TASK: In the commentary below on legal marijuana in Colorado's governor's race, what word did the governor's office later say would have been a better descriptor than "reckless"?

Given that this mid-term election year has coincided with the rollout in Colorado of legalized marijuana, the topic has naturally come up repeatedly on the campaign trail. This has been most apparent in the governor’s race, and if you expected the Republican candidate to be on one side of the issue and the Democrat on the other, you might be surprised.

Predictably enough, GOP challenger Bob Beauprez, running on a firmly conservative platform, has suggested in debates and interviews that if elected he’d seek to repeal the new law. This is despite the fact that Amendment 64 passed with more than 55 percent of the vote in 2012 and still is supported by a majority here and nationwide. Considering Beauprez’s, let’s say, throwback attitudes about the rights of women, minorities, and gays, it’s not terribly surprising that he also fears the reefer.

The more curious opposition to legal weed comes from Governor Hickenlooper. The onetime brewery owner has long voiced his concerns about the law, but during one of last week’s debates (which I attended) he responded to a question about it by saying, after a moment of hemming and hawing, “What the hell; [passing the law] was reckless.”

The governor’s office subsequently issued a statement that said “risky” would’ve been a better descriptor, and it went on to highlight the various ways the state has been carrying out the will of the voters on the law. It was a welcome clarification; unfortunately, the off-the-cuff “reckless” comment—a classic example of Hick’s niggling tendency to stray from his campaign script—ended up making headlines throughout Colorado and nationally.

Just so we’re clear: The approval and subsequent enactment of Amendment 64 unfolded over at least a decade’s worth of activism and education on the part of its backers. Once it became a reality, despite massive amounts of angst emanating from opponents about how legal weed would undermine public safety and cause dangerous spikes in addiction and crime, none of this has come to pass. Through the first six months of 2014, violent crime in Denver was down by 3 percent over 2013, and local dispensary burglaries and robberies—supposedly a grave concern because federal laws still prohibit many of these businesses from dealing in anything other than cash—was at a three-year low. Nationwide, past-month marijuana use by teens 12 to 17, the most vulnerable category of potential users, has remained relatively flat for more than a decade and is actually down since 2011 despite warnings that “sending the message” that marijuana is OK would most severely harm our children.

ENTRIES SUPPLIED:
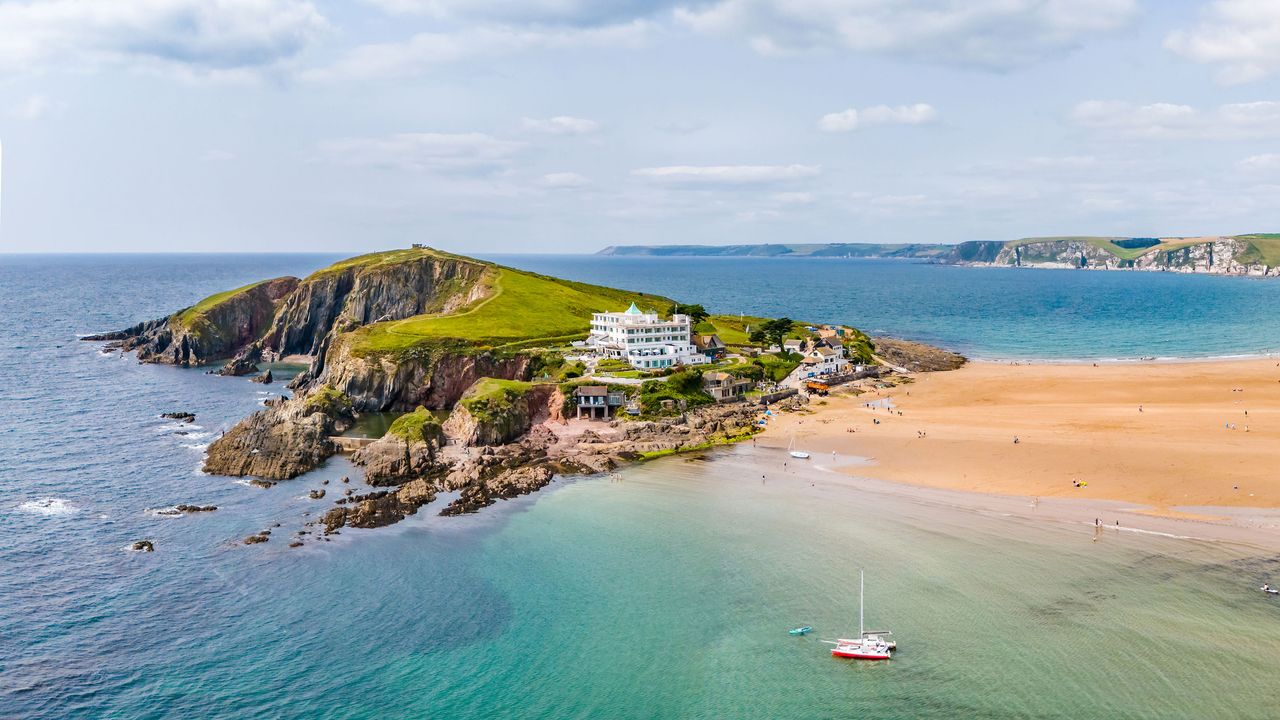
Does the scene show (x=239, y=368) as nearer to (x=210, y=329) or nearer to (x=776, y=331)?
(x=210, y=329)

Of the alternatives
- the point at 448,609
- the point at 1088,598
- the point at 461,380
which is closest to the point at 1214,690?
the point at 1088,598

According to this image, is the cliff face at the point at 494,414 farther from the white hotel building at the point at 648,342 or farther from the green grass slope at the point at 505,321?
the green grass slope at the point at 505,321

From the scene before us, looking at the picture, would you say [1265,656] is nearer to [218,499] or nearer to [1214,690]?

---

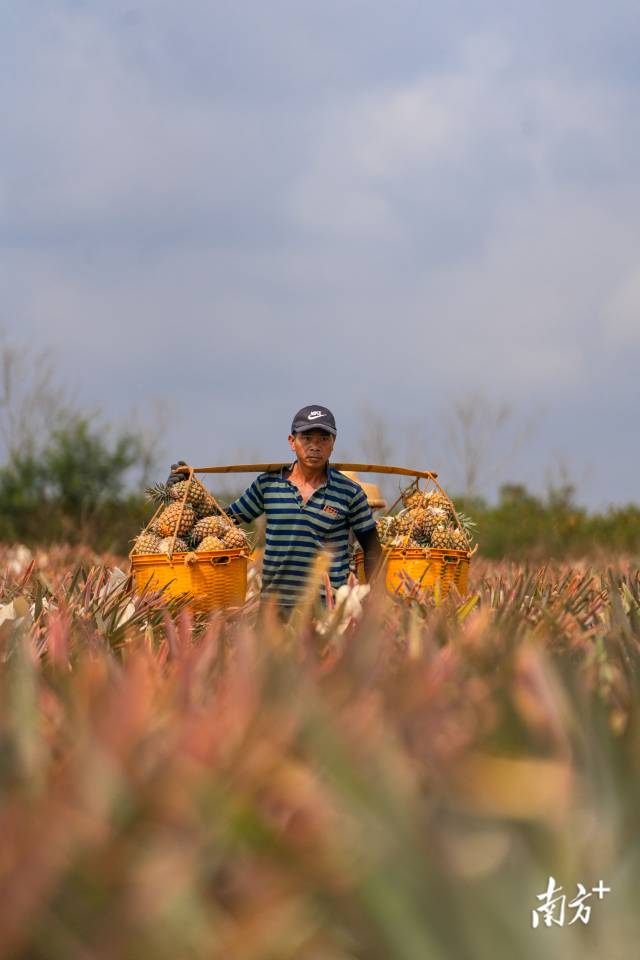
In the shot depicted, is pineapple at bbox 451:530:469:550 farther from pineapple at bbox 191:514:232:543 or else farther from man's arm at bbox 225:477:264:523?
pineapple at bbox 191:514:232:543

--

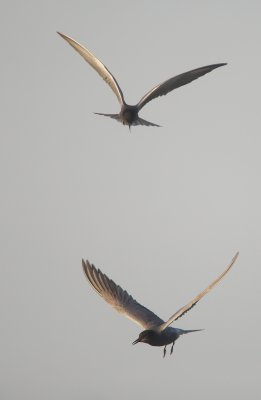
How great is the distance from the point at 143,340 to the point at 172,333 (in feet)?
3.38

ANSWER AREA: "Risky."